## WHAT YOU SHOULD DO
Go through the data and count the lines holding the string "trap". Write only the number.

## INFORMATION SUPPLIED

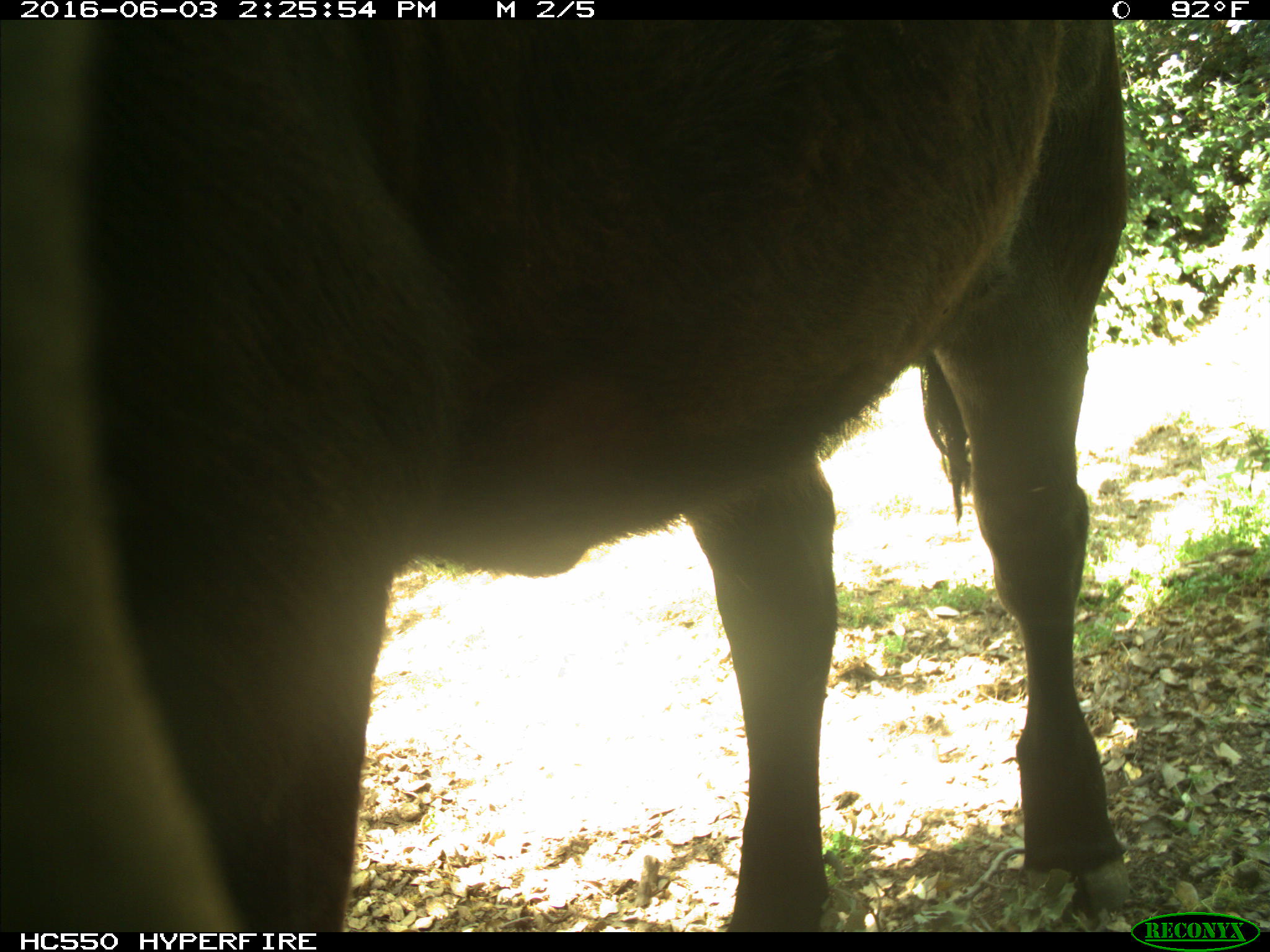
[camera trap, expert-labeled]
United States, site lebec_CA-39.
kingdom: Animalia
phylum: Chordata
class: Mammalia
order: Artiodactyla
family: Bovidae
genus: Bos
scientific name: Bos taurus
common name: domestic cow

...

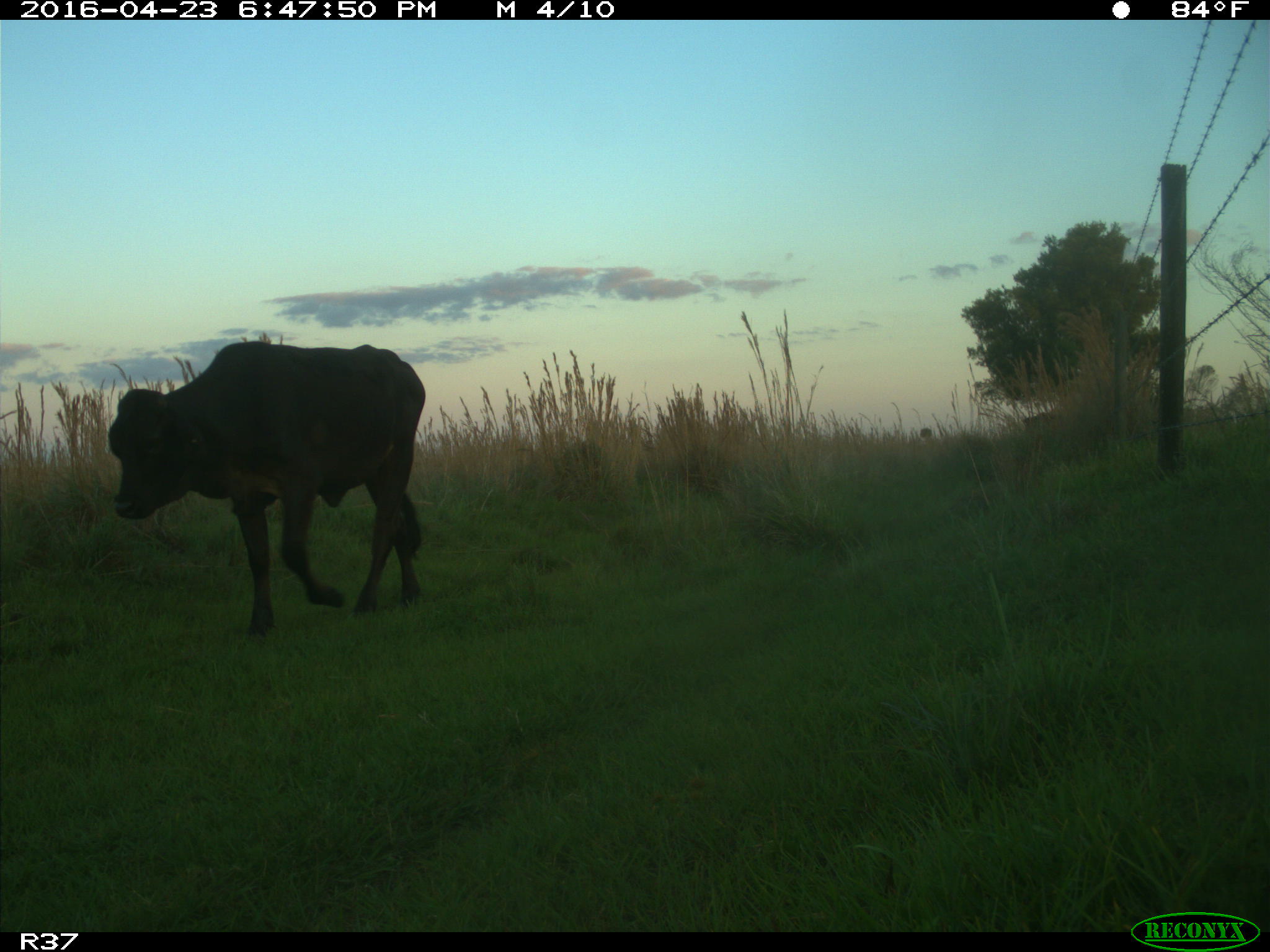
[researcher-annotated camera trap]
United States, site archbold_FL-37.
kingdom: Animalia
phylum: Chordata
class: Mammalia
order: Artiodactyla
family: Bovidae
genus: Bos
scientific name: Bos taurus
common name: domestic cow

## RESPONSE TO THIS TASK
2